* [DOCUMENT TEXT]
- - -
It’s a cold Monday morning as Suzy sips her first cup of coffee for the day and reflects on her surprise when Bob turned in his notice last Friday. Being that Bob had been around for 5 years, Suzy asked herself what led him to start thinking about outside opportunities. Further, who would really be so interested in Bob in the first place? His performance ratings were barely middle of the road, he didn’t graduate from a Top-25 Business School, and was consistently passed over for the Leadership Development Program. He definitely wasn’t tearing up the racetrack, by any means. “No big deal”, Suzy tells herself. And sure, she understands she could have kept Bob around through Christmas, but why bother? It’s not like she wanted word getting around, so when she asked him to pack up his things and leave the building before lunch, she was just looking out for the best of the firm.
- - -
* [DATA EXTRACT]
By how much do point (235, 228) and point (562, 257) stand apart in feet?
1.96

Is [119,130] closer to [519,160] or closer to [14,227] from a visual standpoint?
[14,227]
- - -
* [EXERCISE TASKS]
a – Copy everything in the passage about Bob's resignation from "It’s a cold" down to "of the firm.".
b – Write the next part of the story of Suzy and Bob's resignation, starting right after its final sentence.

* [EXPECTED ANSWERS]
a –
It’s a cold Monday morning as Suzy sips her first cup of coffee for the day and reflects on her surprise when Bob turned in his notice last Friday. Being that Bob had been around for 5 years, Suzy asked herself what led him to start thinking about outside opportunities. Further, who would really be so interested in Bob in the first place? His performance ratings were barely middle of the road, he didn’t graduate from a Top-25 Business School, and was consistently passed over for the Leadership Development Program. He definitely wasn’t tearing up the racetrack, by any means. “No big deal”, Suzy tells herself. And sure, she understands she could have kept Bob around through Christmas, but why bother? It’s not like she wanted word getting around, so when she asked him to pack up his things and leave the building before lunch, she was just looking out for the best of the firm.

b –
Our industry has taught her to see Recruiting, and the broader issue of Talent Management, as a “Supply-Chain.” She’s attended several industry conferences over the last 18 months that were dominated by this kind of linear thinking. She endured hours of training on linear concepts like Lean, Six-Sigma, and Total Quality Management. Further, she’s a big believer in ever-traditional practices such as the 9-Box and Performance Ratings.
Yep, Suzy has it all figured out. Except she really doesn’t. Her phone begins to ring as Employee after Employee, Partner after Partner, Customer after Customer, call with the question, “What happened with Bob?” Suzy asks how this could be possible. She goes back and reviews everything she can on him in the Talent Management system – again, no big deal. Bob was a middle-of-the-road Guy. So why all the concern?
To Suzy, Bob is replaceable like a peg in a car while playing the game of Life. Words like ‘automate‘, ‘process‘, ‘controls‘, ‘waste‘, ‘re-engineer‘, etc. tell her that her company is a huge assembly line in a broader Supply-Chain. In her mind, the Ghosts of Henry Ford and Frederick Taylor collide with visions of the Industrial Revolution, giving her confidence that all she has to do is hire someone and pop them in Bob’s vacated role. Simple. Easy. Linear. The faster she can put a name in the (now) blank box on the OrgChart, the better . . .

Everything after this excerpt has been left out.